国連女性差別撤廃委員会への拠出金停止に強く抗議し、撤回を求めます
2025年1月31日
外務大臣 岩屋 毅 様
国連女性差別撤廃委員会への拠出金停止に強く抗議し、撤回を求めます
日本婦人団体連合会
会長 小畑雅子
昨年10月、国連の女性差別撤廃委員会が、「男系男子」の皇位継承を定めた皇室典範の改正を勧告したことについて、1月29日、外務省の北村俊博外務報道官は、記者会見で「女性差別撤廃委員会に対し、1月27日、日本政府として二つの措置を講じた」と発表しました。二つの措置とは、「女性差別撤廃員会の事務を担う国連人権高等弁務官事務所(OHCHR)へ毎年、任意拠出金を出しているが、その使途から女性差別撤廃委員会を除外すること。本年度に予定していた、女性差別撤廃委員会の委員の訪日プログラムは実施を見合わせること」です。さらに、北村報道官は、「女性差別撤廃委員会にお金が使われたことは2005年以降ないが、任意拠出金の一部なりとも使われないことが確保され、日本政府の立場をより明確に示すことになる」と述べています。

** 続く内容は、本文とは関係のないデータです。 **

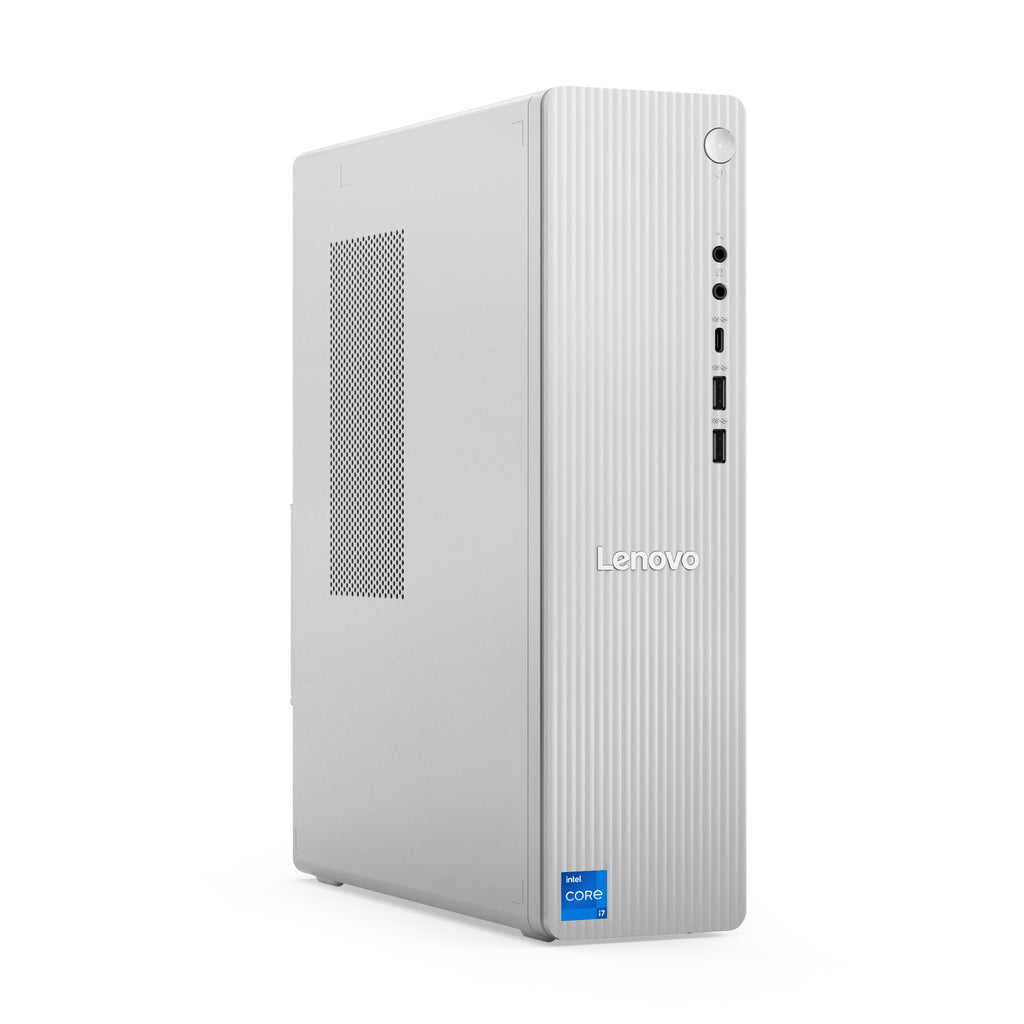 Lenovo IdeaCentre Tower 08IRR9 Intel® Core™ i5 i5-14400 16 Go DDR5-SDRAM 512 Go SSD Windows 11 Home PC Gris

政府は、委員会あてにこの勧告に対する意見書をすでに提出しています。委員会の勧告内容が日本政府の意に沿わないからといって、国連機関への拠出金使用を制限するなどという報復的な対応は、とても人権先進国がなすべき行いとはいえません。
今年は、女性差別撤廃条約批准40周年です。
政府は条約締約国として、真摯に履行する義務を負っています。委員会が締約国の意思を無視して勧告を強制することはありえず、女性差別撤廃員会の勧告は、日本政府報告のみならず市民社会からの様々な情報をもとに建設的な対話が行われて発せられたものです。
私たちは、外務省の国連への通告に対し厳しく抗議し、撤回を求めます。
ジェンダー平等をさらに進めるためにも、勧告の速やかな履行を求めます。